Gergo Kiss, a leading member of the Unified Student Front, said Interior Minister Sandor Pinter and investigators “still have work to do” in connection with the affair. He said the state “failed children in several ways” and should at least provide compensation.

The protesters later marched across Chain Bridge to the presidential Sandor Palace for a demonstration organised by opposition Momentum.

The demonstration in front of the ministry was attended by several left-wing politicians, including Socialist Party deputy leader Gabor Harangozo and co-leader Agnes Kunhalmi, independent MEP Istvan Ujhelyi, Parbeszed’s Marta V Naszalyi, the mayor of Budapest’s 1st district, Parbeszed group leader Bence Tordai and co-leaders Timea Szabo and Rebeka Szabo, LMP deputy group leader Antal Csardi, Democratic Coalition deputy leaders Laszlo Varju and Agnes Vadai, deputy group leader Gergely Arato and Gyula Molnar.

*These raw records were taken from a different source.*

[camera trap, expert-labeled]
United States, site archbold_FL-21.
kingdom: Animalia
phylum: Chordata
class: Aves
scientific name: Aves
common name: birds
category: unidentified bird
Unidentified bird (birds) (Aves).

At the protest in front of Sandor Palace, Momentum lawmaker Anna Orosz said Novak’s pardon had been an insult to the victims in the case. “It called into question our faith in a just world and the fundamental principle that we never harm children,” she added.

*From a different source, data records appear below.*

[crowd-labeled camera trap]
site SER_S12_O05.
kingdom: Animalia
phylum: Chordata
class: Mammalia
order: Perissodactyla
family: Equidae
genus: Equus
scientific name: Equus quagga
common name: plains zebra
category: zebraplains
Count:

Orosz said they were protesting because the deputy director was pardoned after “sitting idly by for years as children were sexually abused”. The presidential pardon, she said, meant that he could now go back to being a teacher.

The majority of the victims live in difficult circumstances, but had the courage to speak out about what had happened to them, Orosz said. “And just as they were about to crawl out of the pit, they were pushed back in,” she added. “We’re here for the victims, to show solidarity with them.”

Parbeszed lawmaker Andras Jambor cited a survey that had found that 74 percent of Hungarians believe Novak should resign. He said what had happened at the children’s home was unforgiveable, and ruling Fidesz’s politicians “should have said so”.

Jambor said he was “sorry and ashamed” over what had happened, calling for “safety, a future and justice for children”.

He said his party will submit a proposal to parliament on strengthening child protection.

Rita Antoni, head of the Association for Women, said it was not just Novak and Varga who should take responsibility in the matter, but everyone who had failed to try to prevent it.

Attila Peto, a victim of sexual abuse by a priest, said Novak and Varga had “forgot to apologise to the victims”, and called on them to do so.

DK to initiate criminalising complicity in paedophile crime in European law

The opposition Democratic Coalition (DK) will turn to the European Commission initiating that any instance of assisting a paedophile crime should be defined as a crime in European law, an MEP of the party said on Friday.

DK wants a term meted out to any accomplice [in a paedophile crime] as serious as the term handed to the perpetrator of the crime itself, Klara Dobrev told an online press conference.

She called for strong guarantees preventing the release of any perpetrator who has been convicted of the sexual abuse of minors, adding that such offenders should also be prevented from going back to work with children.